Directions>
- 1) Using the text on feeding game fowl, mark each statement yes or no and quote the words that settle it: (a) the writer says a cock's feed before battle should differ greatly from his usual diet; (b) the writer still gives his birds drugs and steroids; (c) the gelatin cubes are to be used only in the last four or five days.
- 2) Reproduce a passage of the text on feeding game fowl word for word, beginning at the words "Some people feel" and ending after "do no harm.".

------ Excerpt to read

The great secret in feeding game fowl
Learn the secret!
A great American cockfighter of the great cockfighting times in USA, detailed in this article his ideas on proper feeding of roosters for fight. This is one of his ideas that still hold water up to these days. One of the ideas is that don’t change feeds much.
Here is what the great Naragansette had to say on feeding:
The matter of the ingredients contained in the keep feed has long been considered the great secret in preparing cocks for battle. I disagree.
My own experience indicates that the basic feed which a cock receives in the three or four weeks prior to battle should vary but little from the feed to which he has been accustomed throughout his lifetime. Any wide departure from his normal diet cannot materially increase his strength, and in all probability will upset his digestive apparatus to the point where he will have less strength than he possessed prior to the introduction of the new feeds.
Consider this practical example: the Olympic games bring together the finest conditioned atheletes in the world. The Americans have their diet, the Russians have theirs, the Africans have theirs, the Japanese have still another. Yet they all win. However, everyone will agree that if in the last few weeks before the competition any of them had changed his diet to the one used by the champion from another continent, all he would have got out of it would have been a stomach ache and defeat. The same applies to keep feeds for roosters. Stick to the diet to which they are accustomed.
There are countless drugs, steroids and other stuff which feeders try to increase the strength or desire or speed or something. I've tried all the ones I ever heard of but abandoned them all. Many people feel they are not really "conditioning" a bird unless they feed something extra. If you are one of them, here are a few things you can do which probably will do no harm: Add some bean sprouts chopped up fresh from the Chinese restaurant to the noon vegetable feeding. Some cocks will not eat them, but if they do it is good for them.
Add a little brown sugar, or still better, some honey to their feed the last week. Both are strengthening and produce energy.
Some people feel they must add bone meal and fish meal to their feed the first ten days. This is okay, if fresh but if sour or rancid they could throw the cocks off their feed. Others think the cocks should drink toast water or barley water instead of plain fresh water. I don't have time to bother with any of these things, but if you wish to do so, go ahead. I doubt if they do much good, but they will do no harm.
Sometimes I add some concentrated gelatin, sugar and milk prepared in a double boiler and then cooled in a pan until it solidifies. Cut up little cubes about 3/4 inches and add to feed. This puts on weight like everything. It adds energy. Use only the last four or five days, especially in cold weather. Some people swear by it. "The formula--2 ounces knox gelatin, four ounces sugar, 2 cups milk."

------------
------ Given entries

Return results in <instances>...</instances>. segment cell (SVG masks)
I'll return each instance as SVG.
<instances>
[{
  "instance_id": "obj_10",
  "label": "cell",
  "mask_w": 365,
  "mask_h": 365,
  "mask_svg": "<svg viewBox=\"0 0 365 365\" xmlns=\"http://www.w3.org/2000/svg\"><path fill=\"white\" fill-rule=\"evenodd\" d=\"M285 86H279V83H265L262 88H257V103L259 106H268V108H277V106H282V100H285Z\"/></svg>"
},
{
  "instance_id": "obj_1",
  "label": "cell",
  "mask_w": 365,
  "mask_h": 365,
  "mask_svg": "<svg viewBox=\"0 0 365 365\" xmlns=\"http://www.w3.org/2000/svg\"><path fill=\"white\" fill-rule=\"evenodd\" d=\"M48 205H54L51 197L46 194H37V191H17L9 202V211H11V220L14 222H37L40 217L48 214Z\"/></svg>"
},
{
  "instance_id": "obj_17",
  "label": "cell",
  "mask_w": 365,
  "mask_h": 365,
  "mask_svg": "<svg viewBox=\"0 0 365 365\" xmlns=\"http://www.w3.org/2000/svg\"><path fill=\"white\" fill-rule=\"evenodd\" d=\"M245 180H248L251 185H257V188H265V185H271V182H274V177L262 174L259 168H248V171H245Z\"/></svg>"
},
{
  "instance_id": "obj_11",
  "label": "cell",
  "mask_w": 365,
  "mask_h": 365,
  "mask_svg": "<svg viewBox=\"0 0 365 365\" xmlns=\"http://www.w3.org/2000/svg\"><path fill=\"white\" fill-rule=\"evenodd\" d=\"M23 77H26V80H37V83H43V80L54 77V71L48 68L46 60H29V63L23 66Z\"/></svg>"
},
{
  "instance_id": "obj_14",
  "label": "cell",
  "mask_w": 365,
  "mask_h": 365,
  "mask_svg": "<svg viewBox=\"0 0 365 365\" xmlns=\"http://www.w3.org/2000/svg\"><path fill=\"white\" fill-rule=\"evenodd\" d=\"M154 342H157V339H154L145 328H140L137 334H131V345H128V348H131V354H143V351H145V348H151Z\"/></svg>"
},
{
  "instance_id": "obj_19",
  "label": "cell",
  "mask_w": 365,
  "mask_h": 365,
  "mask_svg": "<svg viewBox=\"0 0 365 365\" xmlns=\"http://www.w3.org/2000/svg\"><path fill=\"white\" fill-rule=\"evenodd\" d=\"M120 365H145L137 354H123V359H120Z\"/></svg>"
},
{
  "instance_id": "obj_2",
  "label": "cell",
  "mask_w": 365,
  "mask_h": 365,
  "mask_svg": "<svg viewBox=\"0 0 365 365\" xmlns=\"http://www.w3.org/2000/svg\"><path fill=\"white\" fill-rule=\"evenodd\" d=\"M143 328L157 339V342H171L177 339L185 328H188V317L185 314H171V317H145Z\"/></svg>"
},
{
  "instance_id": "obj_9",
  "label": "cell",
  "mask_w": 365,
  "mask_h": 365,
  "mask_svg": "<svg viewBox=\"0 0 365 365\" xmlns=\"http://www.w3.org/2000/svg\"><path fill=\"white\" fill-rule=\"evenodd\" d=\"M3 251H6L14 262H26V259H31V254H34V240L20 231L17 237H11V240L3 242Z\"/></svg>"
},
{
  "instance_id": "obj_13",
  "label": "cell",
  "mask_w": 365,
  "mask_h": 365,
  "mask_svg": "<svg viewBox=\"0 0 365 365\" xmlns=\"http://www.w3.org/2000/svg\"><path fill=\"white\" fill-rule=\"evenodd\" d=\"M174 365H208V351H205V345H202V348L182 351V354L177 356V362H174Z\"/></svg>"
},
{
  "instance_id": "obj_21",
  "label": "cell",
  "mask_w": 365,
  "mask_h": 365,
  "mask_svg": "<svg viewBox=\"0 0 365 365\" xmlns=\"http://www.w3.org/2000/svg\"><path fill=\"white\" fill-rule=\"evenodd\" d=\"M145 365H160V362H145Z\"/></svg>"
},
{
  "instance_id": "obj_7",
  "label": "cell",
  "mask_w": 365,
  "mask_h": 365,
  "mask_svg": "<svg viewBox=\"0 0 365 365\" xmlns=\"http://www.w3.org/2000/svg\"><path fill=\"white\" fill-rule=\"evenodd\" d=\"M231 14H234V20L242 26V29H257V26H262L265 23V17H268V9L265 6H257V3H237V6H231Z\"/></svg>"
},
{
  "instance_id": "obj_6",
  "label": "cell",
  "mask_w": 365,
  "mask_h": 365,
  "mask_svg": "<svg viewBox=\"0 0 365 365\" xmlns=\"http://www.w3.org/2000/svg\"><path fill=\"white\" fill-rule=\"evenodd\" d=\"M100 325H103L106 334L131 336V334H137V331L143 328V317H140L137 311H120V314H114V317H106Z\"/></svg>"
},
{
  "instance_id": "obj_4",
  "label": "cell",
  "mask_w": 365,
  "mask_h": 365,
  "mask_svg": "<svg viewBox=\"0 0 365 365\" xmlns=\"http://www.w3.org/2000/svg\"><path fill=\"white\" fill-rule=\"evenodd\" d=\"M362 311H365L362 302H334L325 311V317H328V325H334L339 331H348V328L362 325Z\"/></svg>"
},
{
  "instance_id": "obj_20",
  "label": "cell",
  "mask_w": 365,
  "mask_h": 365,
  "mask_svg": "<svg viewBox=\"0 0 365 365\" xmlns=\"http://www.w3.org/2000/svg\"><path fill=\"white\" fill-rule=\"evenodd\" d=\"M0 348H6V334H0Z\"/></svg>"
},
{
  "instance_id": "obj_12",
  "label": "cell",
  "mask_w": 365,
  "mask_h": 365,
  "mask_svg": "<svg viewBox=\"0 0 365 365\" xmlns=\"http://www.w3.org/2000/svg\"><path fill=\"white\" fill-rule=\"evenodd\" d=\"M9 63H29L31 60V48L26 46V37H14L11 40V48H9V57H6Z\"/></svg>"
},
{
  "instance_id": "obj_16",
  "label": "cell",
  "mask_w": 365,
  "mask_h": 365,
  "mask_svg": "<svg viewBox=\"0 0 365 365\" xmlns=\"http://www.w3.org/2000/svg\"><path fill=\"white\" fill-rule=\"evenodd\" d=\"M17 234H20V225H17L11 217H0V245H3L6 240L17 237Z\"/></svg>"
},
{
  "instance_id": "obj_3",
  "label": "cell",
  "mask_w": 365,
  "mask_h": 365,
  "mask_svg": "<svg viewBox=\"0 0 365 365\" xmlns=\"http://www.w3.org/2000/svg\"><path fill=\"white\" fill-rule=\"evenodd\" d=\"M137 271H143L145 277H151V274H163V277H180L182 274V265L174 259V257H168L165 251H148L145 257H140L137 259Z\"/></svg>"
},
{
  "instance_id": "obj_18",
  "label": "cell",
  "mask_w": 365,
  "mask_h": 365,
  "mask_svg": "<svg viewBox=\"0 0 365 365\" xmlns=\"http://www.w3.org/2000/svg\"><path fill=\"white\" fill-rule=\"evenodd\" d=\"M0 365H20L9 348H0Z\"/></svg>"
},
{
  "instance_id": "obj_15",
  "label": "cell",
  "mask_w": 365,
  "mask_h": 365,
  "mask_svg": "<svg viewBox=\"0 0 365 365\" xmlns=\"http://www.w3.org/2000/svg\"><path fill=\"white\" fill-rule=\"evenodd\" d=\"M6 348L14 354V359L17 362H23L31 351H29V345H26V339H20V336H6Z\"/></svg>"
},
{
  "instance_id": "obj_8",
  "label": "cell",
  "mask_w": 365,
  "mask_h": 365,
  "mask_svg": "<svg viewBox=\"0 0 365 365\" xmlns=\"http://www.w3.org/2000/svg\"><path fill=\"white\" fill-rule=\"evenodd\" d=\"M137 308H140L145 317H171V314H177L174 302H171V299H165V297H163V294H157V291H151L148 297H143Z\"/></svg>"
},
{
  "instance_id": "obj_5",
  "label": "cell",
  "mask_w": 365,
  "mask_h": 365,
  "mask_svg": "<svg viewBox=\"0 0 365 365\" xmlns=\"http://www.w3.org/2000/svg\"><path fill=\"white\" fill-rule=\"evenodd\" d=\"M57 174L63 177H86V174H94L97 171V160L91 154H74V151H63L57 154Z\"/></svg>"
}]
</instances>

------------

Task-by-task results>
- 1)
(a) No: "should vary but little from the feed to which he has been accustomed throughout his lifetime"
(b) No: "I've tried all the ones I ever heard of but abandoned them all."
(c) Yes: "Use only the last four or five days, especially in cold weather."

- 2)
Some people feel they must add bone meal and fish meal to their feed the first ten days. This is okay, if fresh but if sour or rancid they could throw the cocks off their feed. Others think the cocks should drink toast water or barley water instead of plain fresh water. I don't have time to bother with any of these things, but if you wish to do so, go ahead. I doubt if they do much good, but they will do no harm.